Continuing through November 21, 2015
The timely and disturbing “Gyre: The Plastic Ocean” has traveled from the Anchorage Museum with an art warning about something called a “gyre.” Although the mind immediately leaps to “Turning and turning in the widening gyre,” the message in this case is not from Yeats but from the sea. The Pacific Ocean churns between the Asian coast and the American coast in what is termed the North Pacific Gyre and here, in the heart of the ocean, the Great Garbage Patch is swirling endlessly. For years, artists have been attracted to this growing ecological disaster of waste and abandonment, an unintended consequence of a consumer culture. Presenting an assemblage of shopping bags, Dianna Cohen sums up the source of the garbage problem—I shop, I throw away.

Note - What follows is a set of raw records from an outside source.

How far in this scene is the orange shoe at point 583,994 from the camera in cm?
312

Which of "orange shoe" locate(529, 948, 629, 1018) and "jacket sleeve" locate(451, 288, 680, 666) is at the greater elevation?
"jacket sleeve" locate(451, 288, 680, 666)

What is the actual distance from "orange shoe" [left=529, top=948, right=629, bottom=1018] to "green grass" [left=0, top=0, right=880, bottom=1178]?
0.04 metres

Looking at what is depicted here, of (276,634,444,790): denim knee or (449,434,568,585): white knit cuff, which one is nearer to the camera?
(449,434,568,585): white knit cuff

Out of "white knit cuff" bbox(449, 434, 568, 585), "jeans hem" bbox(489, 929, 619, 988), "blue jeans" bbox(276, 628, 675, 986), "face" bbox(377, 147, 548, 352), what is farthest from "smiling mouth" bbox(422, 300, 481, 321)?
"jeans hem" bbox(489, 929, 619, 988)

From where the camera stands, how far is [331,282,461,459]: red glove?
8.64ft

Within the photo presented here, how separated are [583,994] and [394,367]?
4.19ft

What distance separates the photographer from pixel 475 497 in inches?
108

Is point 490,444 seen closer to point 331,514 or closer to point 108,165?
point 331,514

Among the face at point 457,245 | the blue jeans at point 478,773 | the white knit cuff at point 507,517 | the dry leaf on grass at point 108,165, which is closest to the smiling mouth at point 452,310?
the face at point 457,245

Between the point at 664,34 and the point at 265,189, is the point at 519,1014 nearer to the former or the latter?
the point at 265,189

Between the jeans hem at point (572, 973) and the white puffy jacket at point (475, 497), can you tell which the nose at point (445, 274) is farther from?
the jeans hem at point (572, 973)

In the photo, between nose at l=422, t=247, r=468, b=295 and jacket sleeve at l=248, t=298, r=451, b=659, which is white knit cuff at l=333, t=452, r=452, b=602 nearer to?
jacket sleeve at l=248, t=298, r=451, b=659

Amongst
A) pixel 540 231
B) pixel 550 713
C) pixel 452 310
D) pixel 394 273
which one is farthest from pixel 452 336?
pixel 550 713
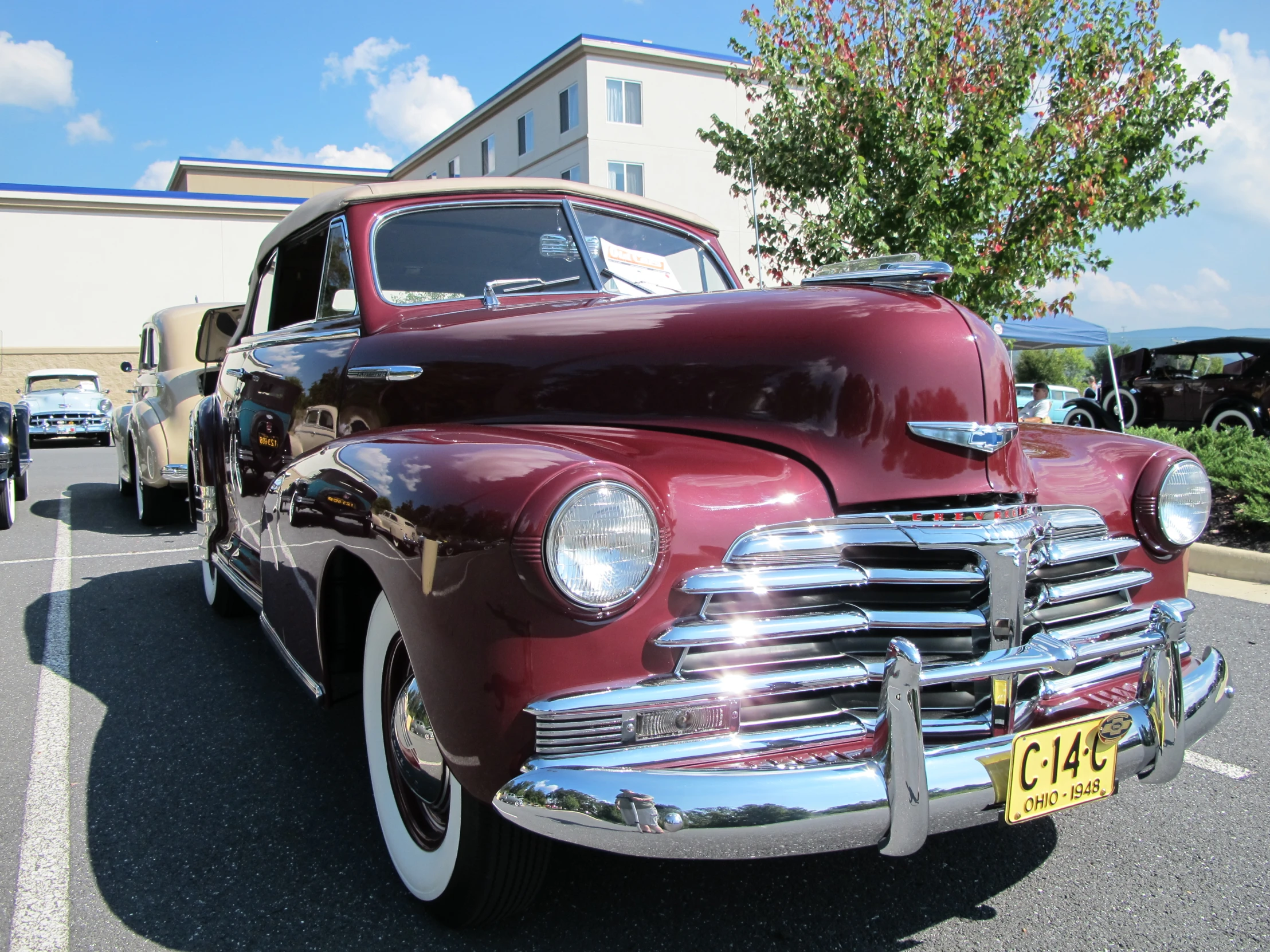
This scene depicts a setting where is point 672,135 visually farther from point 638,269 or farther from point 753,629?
point 753,629

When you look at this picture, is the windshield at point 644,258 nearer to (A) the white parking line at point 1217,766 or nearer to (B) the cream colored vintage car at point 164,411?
(A) the white parking line at point 1217,766

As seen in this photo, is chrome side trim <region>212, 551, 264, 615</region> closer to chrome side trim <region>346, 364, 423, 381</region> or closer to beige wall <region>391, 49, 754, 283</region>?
chrome side trim <region>346, 364, 423, 381</region>

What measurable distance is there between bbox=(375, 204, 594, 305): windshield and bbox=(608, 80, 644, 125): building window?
81.7 ft

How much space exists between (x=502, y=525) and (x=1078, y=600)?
136 cm

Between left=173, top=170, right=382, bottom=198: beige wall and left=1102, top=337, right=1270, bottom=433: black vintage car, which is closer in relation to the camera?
left=1102, top=337, right=1270, bottom=433: black vintage car

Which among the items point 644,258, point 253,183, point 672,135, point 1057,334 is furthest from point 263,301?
point 253,183

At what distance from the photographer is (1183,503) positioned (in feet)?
8.16

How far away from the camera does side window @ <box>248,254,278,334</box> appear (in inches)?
150

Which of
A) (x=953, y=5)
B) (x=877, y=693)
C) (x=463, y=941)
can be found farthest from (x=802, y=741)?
(x=953, y=5)

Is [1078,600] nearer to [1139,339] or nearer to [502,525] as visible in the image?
[502,525]

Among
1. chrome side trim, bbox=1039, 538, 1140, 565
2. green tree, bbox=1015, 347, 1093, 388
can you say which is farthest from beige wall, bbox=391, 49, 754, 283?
chrome side trim, bbox=1039, 538, 1140, 565

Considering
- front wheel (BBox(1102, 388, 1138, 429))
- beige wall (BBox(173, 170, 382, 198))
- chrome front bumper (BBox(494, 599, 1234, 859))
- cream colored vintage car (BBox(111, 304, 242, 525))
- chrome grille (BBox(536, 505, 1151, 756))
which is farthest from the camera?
beige wall (BBox(173, 170, 382, 198))

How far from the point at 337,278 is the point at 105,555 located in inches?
160

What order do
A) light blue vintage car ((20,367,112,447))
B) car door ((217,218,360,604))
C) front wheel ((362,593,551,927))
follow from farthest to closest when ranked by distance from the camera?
light blue vintage car ((20,367,112,447)), car door ((217,218,360,604)), front wheel ((362,593,551,927))
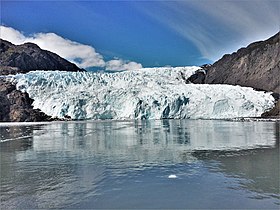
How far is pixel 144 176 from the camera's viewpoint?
780cm

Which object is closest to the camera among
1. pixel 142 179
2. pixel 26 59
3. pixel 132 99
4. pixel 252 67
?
pixel 142 179

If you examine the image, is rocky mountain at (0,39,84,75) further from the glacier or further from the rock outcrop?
the glacier

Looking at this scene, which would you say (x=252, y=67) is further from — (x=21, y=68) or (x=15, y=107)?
(x=21, y=68)

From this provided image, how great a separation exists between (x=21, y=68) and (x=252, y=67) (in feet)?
155

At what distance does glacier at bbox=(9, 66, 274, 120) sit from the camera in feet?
143

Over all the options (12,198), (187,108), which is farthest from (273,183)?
(187,108)

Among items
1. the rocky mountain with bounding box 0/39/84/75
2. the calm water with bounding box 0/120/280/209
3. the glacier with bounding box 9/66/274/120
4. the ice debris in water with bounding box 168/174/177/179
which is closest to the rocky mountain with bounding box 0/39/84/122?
the rocky mountain with bounding box 0/39/84/75

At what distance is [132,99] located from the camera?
44500mm

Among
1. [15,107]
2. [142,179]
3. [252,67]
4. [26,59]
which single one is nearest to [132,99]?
[15,107]

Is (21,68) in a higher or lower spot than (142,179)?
higher

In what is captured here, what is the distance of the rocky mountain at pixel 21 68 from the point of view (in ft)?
153

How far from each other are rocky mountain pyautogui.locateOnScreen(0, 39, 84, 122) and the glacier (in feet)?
4.02

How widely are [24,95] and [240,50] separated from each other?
4966cm

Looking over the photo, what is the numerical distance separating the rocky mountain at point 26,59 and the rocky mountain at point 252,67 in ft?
122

The next stage of the process of acquisition and discard is taken up by Edward Burtynsky, who photographed the vast vista of a Chinese dumpsite of apparently sorted items waiting for recycling. Four of the artists in the exhibition — Mark Dion, Pam Longobardi, Andy Hughes and Karen Larsen — joined the project in order to personally view the vast wasteland and collect evidence of cultural misdemeanors. Dion, who is well known for his “Cabinets of Curiosities,” put together a depressing display of ordinary household cleansing containers and other quotidian objects that are, in fact, destroying our ocean and threatening all who depend upon its health. Larsen placed large mason jars on a set of bleached wooden shelves in what appears to be a decorator’s solution to a blank wall. But these aqua tinged jars contain whitened bits and pieces of plastic, the size that kills fish and chokes seabirds. Although there is an educational tone to the exhibit of work by socially active artists, the exhibition should be thought of as evidence of suicide: we are killing ourselves.